05.08.2006

Memento mori

J'avais posé mon mardi, un chaud mardi de saison, pour me rendre à Montrouge. J'avais péniblement obtenu de madame Certeau, la concierge, l'heure et l'endroit de la cérémonie, malgré l'espèce de bouilli d'enfant qui emplit sa bouche et rend compliquée la moindre conversation.
Le personnel des pompes funèbres était plus nombreux que l'assemblée que formait le choeur, dont moi quelques pas en retrait. Cinq à quatre.
Je n'avais pas voulu arriver en avance, cependant que j'imaginais qu'il n'y aurait pas foule, aussi, parce que je craignais que la cérémonie finisse aussitôt commencée, j'étais venu en avance mais à bonne distance, décidé à me joindre au petit groupe quelques instants avant la mise en terre. Je ne savais pas non plus à qui présenter mes condoléances, un instant, je me fis d'ailleurs la réflexion qu'eux-mêmes, mystérieusement renseignés, risqueraient de m'en présenter, ce qui ne laissa pas de m'inquiéter. Il était d'autant plus difficile de choisir parmi les trois personnes penchées au-dessus de la fosse attendant d'être comblée celle à qui adresser quelques mots qu'aucune n'avait pris le dessus, réflexion étrange me dis-je qui transformait cette femme et ces deux hommes immobiles en des sportifs de haut niveau, aucun des trois corps ne se distinguant par des convulsions remarquablement appuyées, aucun ne s'étant porté en tête en signe de préséance dans la douleur. L'opération, car c'en était une, se déroulait dans la plus grande dignité. Ce qui rendait le choix encore un peu plus compliqué, c'était la possibilité que ce fût glissé parmi eux, quelque âme en peine, habituée des cimetières, qui après une salutation rapide à un proche, continue d'errer parmi les morts en espérant le meilleur pour celui qui les a quittés, en espérant qu'il entende cette litanie chaque semaine renouvelée, ou tout simplement en quête d'un peu d'air en ces journées de grandes chaleur, ce qui expliquait d'ailleurs que la dépouille d'Alfred Maznec eût été si vite enterré.

Je remonte la rue Froidevaux. Je me souviens nettement des moellons qui donnent au cimetière Montparnasse l'aspect triste d'un lieu à l'abandon, les moellons qu'alors en ce mois de décembre, longeant ce mur interminable que la rue Victor Schoelcher interrompt brutalement, je n'apercevais pas, contrairement à toutes les fois, avant ou après ce merveilleux mois de décembre, où j'avais dû, à contre coeur, emprunter cette rue.
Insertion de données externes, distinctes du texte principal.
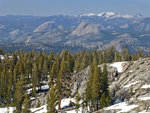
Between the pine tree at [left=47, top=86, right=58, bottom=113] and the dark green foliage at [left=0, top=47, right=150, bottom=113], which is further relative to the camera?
the dark green foliage at [left=0, top=47, right=150, bottom=113]

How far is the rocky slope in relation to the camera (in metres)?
41.4

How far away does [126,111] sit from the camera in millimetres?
39469

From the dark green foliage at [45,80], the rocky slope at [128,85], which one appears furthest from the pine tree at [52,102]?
the rocky slope at [128,85]

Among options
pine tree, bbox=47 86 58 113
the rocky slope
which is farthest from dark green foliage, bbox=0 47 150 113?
the rocky slope

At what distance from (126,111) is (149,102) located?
164 inches

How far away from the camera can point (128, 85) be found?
6456 cm

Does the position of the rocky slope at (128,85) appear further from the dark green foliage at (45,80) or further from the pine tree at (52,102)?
the pine tree at (52,102)

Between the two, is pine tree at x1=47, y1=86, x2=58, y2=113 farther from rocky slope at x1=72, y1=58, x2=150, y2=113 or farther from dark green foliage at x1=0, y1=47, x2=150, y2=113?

Ils ne servaient à rien , les moellons, ce jour-là, le mur lui même, pourtant si monotone, si grisâtre, si épais, si haut, ne servait à rien, car rien en cette fin d'après-midi n'aurait pu détourner mon regard, aucune voix s'échappant de ce cimetière avec assez de désespoir ou d'amour pour traverser le mur, percer les moellons, aucune Eurydice d'aucune tombe n'eut crié assez fort pour me ralentir, pour m'immobiliser, pour obtenir que je me retourne, insensible, indifférent et amoureux.
Je marche vers la place Denfert-Rochereau, porté par le vent et le froid, je marche avec légèreté, avec la légèreté qu'insuffle le froid, car je l'ai complètement oubliée, j'ai oublié qu'elle m'attend, je longe le mur sans un regard pour les moellons devenus lisses, tandis qu'Alfred Maznec, lui, remonte la rue Blomet, en direction, justement, de la rue de la Convention, où, si la neige ne tombait pas, si les moyens de transport n'étaient pas à l'arrêt, je me rendrais moi aussi, puisque c'est au croisement de ces deux rues, la rue Blomet et la rue de la Convention que nous habitons, elle et moi, moi chez elle. Mais la neige, le froid, les grèves sont venus tout bouleverser. Désormais, je n'ai plus de raison de me rendre rue de la Convention. Je me dirige vers la place Denfert-Rochereau, et elle, qui n'oublie rien, qui ne peut réprimer ses larmes, le sait et m'y attend.
Alfred Maznec arrive chez lui, j'imagine. Que fait-il ? Il tourne en rond, un peu. Il s’assied et réfléchit à ce qu’il a fait de sa journée. Pas grand-chose. Cette grève qui fait la une des quotidiens, il commence à s'en désintéresser. Ca n’a pas toujours été le cas.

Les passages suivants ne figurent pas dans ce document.